Stritmedia acquires Fleapo

Stritmedia is a four-year-old Kolkata-based company that operates in Ad & News Media house +affiliate marketing sector. It acquired in December 2020 Fleapo Pvt Ltd at an undisclosed amount leading to the launch of a new brand called Sinofled Pvt Ltd.  Fleapo operates in the segment of software and application development.   Apart from the acquisition, STRITMedia would pump in around 100K USD towards expansion plans, team building, and the services section of the brand.  

Flipkart acquires Scapic

Flipkart in November 2020 acquired Augmented Reality (AR) startup Scapic with the purpose of making the shopping experience more immersive on its platform.
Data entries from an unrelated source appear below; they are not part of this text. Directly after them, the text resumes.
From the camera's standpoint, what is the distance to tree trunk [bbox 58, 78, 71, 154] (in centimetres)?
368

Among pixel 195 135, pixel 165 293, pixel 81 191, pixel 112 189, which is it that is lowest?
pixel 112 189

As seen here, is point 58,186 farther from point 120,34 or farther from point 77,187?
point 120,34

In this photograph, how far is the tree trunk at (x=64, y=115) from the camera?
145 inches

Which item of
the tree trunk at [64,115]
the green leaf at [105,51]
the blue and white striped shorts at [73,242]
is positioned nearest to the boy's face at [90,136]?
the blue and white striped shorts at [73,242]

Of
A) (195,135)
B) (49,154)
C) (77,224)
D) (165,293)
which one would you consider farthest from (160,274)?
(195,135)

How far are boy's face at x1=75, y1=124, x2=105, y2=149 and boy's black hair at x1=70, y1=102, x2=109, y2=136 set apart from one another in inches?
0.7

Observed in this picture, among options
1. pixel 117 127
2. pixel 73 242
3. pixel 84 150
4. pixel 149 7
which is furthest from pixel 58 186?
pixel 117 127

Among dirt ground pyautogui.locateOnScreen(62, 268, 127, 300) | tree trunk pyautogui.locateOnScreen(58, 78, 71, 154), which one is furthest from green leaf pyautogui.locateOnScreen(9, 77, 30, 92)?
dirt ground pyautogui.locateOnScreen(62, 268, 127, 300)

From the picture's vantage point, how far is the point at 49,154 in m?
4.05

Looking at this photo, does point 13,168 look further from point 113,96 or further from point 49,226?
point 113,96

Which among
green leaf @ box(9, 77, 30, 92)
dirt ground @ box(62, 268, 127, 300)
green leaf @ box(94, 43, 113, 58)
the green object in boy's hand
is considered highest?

The financial details of the deal were not disclosed by Flipkart.  It absorbed the team of Scapic as a part of the acquisition.  It is a part of Flipkart to provide deeper camera experiences, virtual storefronts, and new opportunities for brand advertising on its platform. 

EY India acquires Spotmentor technologies

EY is a global leader in assurance, consulting, strategy and transactions, and tax services.  In November 2020, EY India acquired, for an undisclosed amount, Spotmentor technologies which is an end-to-end skilling platform to help businesses identify skills required for the future of work, upskilling, and reskilling talent at scale.   It leverages emerging technologies such as artificial intelligence and machine learning to help close the critical competency gaps in an organization.  


The startup sector is blowing up in India.  Even though there was a slight downturn during 2017-2019, it is now again picking up.  Hence, the number of mergers and acquisitions is only going to increase in India.